Preston isn’t the first place you think of as a hotbed for emerging hip-hop. Razorrawks is trying to change that stigma with the release of ‘Rip Eat Prescription’, the first full length release since 2012s EP ‘Preston City Blues’. After a noteworthy supporting slot warming up for B. Dolan on the Kill The Wolf tour, as well as gaining respect and attention through festival showcases, Rawks starts off 2016 with ‘Rip Eat Prescription’, which is a personal, individual and entertainingly left-field project from a unique voice in British hip-hop.

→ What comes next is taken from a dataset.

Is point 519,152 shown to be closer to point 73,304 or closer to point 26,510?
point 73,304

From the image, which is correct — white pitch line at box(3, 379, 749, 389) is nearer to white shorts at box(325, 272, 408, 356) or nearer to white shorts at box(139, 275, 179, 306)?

The appropriately named ‘Bang Your Head’ starts the album off properly, and it’s an early highlight; the energetic, glitchy and hard hitting abrasive synthesizers, emphatically punchy drums and Razorrawks’ spoken-word infused witty lyricism makes his verses captivating and interesting. The hook is really effective too. The scathing analysis of the hip-hop scene on display in the writing on ‘Catalogue Of Errors’ is dope, and the punk attitude in Rawks’ music sets him apart from pretty much everyone else.
The operatic hook (and extended outro) of ‘Discontinuation Syndrome’ is a bit of a low point though; I really appreciate Razorrawks pushing the boundaries, and coming with something original, but I just feel that this detracts slightly from the track. The verses are passionate and personal though; Rawks lays his soul out on this one. Throughout ‘Rip Eat Prescription’, difficult topics and content are tackled, and executed in captivating, thought-provoking fashion. The brash and funny ‘Dirtbox’ is expertly delivered over a frantic, rock-influenced beat, and Rawks’ tone and style of delivery is brilliantly unique.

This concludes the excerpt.